[Records of scene-based questions]
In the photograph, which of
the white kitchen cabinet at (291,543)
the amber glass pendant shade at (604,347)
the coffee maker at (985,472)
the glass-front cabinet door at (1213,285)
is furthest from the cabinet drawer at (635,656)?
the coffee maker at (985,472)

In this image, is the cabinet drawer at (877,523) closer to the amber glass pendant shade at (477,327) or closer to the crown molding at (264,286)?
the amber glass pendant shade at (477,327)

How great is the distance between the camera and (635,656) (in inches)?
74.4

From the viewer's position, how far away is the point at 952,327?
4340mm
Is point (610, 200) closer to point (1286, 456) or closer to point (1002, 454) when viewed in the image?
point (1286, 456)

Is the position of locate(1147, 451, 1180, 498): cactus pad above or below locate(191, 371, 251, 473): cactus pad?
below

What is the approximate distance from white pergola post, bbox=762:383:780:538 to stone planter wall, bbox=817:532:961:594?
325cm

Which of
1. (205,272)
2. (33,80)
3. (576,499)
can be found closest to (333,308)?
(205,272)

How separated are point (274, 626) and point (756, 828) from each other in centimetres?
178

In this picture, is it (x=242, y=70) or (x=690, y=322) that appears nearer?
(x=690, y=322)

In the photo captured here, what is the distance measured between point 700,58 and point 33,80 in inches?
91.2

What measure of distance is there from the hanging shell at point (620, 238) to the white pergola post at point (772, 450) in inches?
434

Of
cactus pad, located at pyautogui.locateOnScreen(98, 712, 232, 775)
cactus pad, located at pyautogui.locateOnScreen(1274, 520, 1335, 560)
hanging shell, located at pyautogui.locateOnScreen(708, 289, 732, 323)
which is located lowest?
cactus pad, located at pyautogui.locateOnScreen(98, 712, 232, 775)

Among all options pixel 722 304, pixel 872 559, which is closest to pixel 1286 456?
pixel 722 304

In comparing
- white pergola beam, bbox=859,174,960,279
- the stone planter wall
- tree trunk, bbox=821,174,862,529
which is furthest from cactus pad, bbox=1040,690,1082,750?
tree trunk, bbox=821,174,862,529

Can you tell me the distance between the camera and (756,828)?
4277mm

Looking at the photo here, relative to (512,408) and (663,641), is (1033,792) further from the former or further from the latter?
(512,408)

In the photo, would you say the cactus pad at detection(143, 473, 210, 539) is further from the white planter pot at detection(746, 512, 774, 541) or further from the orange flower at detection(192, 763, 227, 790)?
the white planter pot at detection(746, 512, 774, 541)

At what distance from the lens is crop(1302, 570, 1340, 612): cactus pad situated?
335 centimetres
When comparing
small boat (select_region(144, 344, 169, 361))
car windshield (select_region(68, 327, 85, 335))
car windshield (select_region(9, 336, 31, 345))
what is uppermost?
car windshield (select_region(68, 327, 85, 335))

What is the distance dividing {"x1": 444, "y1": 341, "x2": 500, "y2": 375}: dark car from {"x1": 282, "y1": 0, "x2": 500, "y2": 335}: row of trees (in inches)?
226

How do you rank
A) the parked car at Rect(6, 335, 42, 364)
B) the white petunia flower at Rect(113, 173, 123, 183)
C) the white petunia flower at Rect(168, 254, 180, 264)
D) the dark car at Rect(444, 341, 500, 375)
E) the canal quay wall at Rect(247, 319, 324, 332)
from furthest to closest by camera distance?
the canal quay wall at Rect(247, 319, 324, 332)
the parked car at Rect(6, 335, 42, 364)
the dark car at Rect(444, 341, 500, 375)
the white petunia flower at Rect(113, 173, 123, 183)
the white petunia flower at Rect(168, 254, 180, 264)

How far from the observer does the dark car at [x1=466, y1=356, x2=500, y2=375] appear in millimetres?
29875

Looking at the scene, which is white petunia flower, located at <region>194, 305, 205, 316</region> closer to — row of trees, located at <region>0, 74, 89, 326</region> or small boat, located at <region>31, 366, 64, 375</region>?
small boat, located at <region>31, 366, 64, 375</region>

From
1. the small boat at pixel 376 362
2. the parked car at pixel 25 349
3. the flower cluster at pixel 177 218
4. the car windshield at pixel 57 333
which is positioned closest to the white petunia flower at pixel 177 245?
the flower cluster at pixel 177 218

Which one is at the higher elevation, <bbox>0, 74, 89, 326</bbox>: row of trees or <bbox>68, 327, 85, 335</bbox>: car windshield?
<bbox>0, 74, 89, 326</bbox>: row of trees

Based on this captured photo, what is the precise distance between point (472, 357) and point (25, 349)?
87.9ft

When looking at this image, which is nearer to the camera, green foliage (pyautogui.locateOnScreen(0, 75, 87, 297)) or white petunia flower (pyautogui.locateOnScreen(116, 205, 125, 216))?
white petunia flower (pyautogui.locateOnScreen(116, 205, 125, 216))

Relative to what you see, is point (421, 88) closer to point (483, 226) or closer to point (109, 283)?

## Objective:
Count the lines of the records that contain the string "locateOnScreen", treating case as significant, and give only the number.

## Result below:
6